(Stored items)
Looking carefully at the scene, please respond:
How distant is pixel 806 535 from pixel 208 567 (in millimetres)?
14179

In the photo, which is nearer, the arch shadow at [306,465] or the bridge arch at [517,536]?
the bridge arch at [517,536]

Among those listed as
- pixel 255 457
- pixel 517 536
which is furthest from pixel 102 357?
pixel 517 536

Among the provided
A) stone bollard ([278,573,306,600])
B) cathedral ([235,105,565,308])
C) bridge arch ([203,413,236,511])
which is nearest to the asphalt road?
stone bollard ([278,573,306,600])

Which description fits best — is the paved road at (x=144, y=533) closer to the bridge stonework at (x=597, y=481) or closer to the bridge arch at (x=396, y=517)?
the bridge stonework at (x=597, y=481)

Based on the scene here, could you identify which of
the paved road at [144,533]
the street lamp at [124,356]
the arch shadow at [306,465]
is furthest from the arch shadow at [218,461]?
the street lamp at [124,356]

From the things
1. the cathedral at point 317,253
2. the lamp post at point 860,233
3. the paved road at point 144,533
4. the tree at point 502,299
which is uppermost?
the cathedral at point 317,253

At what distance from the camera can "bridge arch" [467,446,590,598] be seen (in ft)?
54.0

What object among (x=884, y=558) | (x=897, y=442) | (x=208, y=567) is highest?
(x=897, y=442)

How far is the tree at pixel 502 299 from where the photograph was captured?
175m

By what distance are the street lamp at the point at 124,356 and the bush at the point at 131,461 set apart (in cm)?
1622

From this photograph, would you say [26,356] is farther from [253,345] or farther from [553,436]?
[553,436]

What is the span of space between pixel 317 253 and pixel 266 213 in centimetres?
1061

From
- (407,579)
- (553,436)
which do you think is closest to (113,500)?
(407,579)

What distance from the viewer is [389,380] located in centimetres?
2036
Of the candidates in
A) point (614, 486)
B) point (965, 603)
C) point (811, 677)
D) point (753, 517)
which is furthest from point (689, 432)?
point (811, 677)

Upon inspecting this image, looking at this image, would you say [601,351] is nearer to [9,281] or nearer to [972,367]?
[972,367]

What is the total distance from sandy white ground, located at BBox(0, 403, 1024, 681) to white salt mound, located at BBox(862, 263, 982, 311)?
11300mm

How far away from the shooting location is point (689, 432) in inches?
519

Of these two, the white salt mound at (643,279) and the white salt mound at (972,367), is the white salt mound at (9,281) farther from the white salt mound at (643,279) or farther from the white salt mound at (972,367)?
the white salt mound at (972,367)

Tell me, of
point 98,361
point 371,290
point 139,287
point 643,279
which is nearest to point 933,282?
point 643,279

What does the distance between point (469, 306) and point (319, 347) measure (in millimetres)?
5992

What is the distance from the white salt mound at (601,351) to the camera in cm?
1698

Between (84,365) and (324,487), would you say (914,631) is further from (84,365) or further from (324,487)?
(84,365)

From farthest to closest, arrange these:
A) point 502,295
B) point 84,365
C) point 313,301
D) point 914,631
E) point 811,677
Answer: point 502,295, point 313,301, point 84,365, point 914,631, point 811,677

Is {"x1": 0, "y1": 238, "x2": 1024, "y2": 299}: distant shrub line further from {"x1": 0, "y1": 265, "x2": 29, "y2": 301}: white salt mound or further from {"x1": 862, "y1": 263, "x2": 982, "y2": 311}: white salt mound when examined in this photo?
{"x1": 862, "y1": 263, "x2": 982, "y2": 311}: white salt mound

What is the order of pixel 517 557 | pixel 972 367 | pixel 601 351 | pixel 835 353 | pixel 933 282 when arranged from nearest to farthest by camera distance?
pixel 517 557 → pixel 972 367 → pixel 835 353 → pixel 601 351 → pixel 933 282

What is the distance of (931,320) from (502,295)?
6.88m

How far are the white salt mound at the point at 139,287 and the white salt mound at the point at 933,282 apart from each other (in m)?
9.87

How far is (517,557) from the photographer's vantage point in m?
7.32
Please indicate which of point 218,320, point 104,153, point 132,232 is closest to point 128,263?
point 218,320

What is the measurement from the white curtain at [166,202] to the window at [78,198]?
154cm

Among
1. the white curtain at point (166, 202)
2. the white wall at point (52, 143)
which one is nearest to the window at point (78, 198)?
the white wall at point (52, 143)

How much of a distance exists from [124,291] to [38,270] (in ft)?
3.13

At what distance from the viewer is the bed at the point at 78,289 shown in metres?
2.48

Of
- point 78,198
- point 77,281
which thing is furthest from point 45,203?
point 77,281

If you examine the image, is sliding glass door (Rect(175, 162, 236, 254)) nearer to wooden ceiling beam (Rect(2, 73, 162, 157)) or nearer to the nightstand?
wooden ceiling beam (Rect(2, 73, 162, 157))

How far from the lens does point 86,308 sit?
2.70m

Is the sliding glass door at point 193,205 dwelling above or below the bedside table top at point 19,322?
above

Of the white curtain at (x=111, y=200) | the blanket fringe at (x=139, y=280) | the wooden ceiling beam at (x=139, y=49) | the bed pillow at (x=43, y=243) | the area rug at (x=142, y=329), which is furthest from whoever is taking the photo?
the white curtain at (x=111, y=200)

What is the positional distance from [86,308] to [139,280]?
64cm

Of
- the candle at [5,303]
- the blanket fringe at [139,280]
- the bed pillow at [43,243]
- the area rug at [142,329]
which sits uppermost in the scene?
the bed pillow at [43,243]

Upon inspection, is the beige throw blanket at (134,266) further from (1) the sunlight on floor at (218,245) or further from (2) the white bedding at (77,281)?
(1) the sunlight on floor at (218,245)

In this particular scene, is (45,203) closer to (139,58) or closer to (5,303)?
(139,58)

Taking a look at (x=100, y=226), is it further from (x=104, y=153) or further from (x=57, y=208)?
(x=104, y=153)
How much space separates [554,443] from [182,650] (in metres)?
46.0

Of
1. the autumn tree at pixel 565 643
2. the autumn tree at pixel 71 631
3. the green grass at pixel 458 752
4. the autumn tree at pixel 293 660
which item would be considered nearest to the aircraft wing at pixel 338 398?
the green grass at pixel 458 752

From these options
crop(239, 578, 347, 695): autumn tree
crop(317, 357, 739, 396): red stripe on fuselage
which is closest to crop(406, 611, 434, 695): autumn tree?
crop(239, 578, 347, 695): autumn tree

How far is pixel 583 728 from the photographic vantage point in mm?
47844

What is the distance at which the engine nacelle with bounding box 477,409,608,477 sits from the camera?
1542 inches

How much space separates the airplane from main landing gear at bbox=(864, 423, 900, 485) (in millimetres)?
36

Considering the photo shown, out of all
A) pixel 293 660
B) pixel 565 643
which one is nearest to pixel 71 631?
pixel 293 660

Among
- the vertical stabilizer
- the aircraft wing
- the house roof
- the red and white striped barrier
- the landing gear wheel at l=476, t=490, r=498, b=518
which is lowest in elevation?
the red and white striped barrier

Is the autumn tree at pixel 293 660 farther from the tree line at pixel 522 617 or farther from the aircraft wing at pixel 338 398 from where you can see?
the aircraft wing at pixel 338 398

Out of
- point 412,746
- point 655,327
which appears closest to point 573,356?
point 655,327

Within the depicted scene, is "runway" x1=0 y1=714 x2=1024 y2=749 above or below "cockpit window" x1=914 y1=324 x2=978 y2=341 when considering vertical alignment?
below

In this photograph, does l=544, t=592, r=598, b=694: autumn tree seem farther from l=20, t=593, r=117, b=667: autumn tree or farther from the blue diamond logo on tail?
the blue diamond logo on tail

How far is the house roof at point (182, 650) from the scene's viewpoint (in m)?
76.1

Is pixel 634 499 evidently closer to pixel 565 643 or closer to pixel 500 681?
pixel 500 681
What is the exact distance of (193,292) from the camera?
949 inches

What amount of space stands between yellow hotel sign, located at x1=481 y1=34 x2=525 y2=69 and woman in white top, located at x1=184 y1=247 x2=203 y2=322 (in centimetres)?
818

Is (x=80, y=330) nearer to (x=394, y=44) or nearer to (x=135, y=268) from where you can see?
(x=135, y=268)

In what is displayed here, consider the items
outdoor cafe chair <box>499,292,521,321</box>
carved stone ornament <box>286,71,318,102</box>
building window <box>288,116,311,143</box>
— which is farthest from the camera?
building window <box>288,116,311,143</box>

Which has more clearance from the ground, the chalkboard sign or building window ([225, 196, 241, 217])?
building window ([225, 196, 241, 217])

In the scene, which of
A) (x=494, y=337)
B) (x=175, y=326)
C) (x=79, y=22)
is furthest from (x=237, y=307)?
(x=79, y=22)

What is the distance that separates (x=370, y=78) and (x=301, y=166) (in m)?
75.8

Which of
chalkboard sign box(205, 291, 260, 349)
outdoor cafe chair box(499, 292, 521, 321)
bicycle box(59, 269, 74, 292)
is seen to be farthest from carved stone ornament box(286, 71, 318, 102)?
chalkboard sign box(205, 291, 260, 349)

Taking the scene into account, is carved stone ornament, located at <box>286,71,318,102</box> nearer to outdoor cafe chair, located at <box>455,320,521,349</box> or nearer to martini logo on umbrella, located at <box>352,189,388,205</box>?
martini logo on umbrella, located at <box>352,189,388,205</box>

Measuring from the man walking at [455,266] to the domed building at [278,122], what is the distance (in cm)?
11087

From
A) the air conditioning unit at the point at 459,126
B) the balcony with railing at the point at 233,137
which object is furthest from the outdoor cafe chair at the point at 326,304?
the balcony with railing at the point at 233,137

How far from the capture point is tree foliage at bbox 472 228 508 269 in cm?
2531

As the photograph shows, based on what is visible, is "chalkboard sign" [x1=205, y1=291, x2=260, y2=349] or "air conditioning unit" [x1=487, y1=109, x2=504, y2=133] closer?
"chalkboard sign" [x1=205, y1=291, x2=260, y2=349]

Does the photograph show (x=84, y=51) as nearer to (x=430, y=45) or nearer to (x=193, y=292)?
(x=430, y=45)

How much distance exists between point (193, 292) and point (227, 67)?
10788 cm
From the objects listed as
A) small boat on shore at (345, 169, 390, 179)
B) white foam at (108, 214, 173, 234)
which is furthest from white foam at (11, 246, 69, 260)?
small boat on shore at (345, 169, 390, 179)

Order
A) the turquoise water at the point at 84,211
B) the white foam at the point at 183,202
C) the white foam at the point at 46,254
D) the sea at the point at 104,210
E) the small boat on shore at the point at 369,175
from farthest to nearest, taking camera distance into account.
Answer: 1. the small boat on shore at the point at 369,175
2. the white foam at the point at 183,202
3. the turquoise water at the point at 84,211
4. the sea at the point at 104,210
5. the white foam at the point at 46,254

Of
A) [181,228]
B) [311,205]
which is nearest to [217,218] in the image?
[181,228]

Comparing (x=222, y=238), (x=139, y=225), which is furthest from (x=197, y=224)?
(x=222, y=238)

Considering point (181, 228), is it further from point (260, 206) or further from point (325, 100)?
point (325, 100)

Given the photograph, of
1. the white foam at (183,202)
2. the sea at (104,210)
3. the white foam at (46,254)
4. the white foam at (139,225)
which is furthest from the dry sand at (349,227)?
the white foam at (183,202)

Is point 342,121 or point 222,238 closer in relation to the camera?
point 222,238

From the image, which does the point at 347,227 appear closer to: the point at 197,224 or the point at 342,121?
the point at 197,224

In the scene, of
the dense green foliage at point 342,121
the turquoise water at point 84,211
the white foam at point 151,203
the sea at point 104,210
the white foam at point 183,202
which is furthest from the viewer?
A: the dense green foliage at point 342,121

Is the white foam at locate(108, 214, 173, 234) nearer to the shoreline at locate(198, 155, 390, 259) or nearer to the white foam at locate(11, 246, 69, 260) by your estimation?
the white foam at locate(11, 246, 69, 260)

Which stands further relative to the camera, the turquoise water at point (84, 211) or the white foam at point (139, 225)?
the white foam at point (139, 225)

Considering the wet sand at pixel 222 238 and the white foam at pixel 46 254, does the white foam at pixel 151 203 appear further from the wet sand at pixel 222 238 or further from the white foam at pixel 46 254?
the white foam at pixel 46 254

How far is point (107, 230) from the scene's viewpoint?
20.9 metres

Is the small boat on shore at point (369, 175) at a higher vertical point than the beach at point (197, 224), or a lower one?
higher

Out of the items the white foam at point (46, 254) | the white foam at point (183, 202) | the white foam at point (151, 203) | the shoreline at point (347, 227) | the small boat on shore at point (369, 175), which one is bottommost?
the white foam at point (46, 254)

### What to work on
Present the lines beginning with the one containing "Is the white foam" and ending with the one containing "20.9 metres" as a Markdown table with the columns Row and Line. Leave out blank lines.

### Result of the task
| Row | Line |
|---|---|
| 1 | Is the white foam at locate(108, 214, 173, 234) nearer to the shoreline at locate(198, 155, 390, 259) or nearer to the white foam at locate(11, 246, 69, 260) by your estimation? |
| 2 | the white foam at locate(11, 246, 69, 260) |
| 3 | Which stands further relative to the camera, the turquoise water at point (84, 211) or the white foam at point (139, 225)? |
| 4 | the white foam at point (139, 225) |
| 5 | Considering the wet sand at pixel 222 238 and the white foam at pixel 46 254, does the white foam at pixel 151 203 appear further from the wet sand at pixel 222 238 or further from the white foam at pixel 46 254? |
| 6 | the white foam at pixel 46 254 |
| 7 | How far is point (107, 230) from the scene's viewpoint? |
| 8 | 20.9 metres |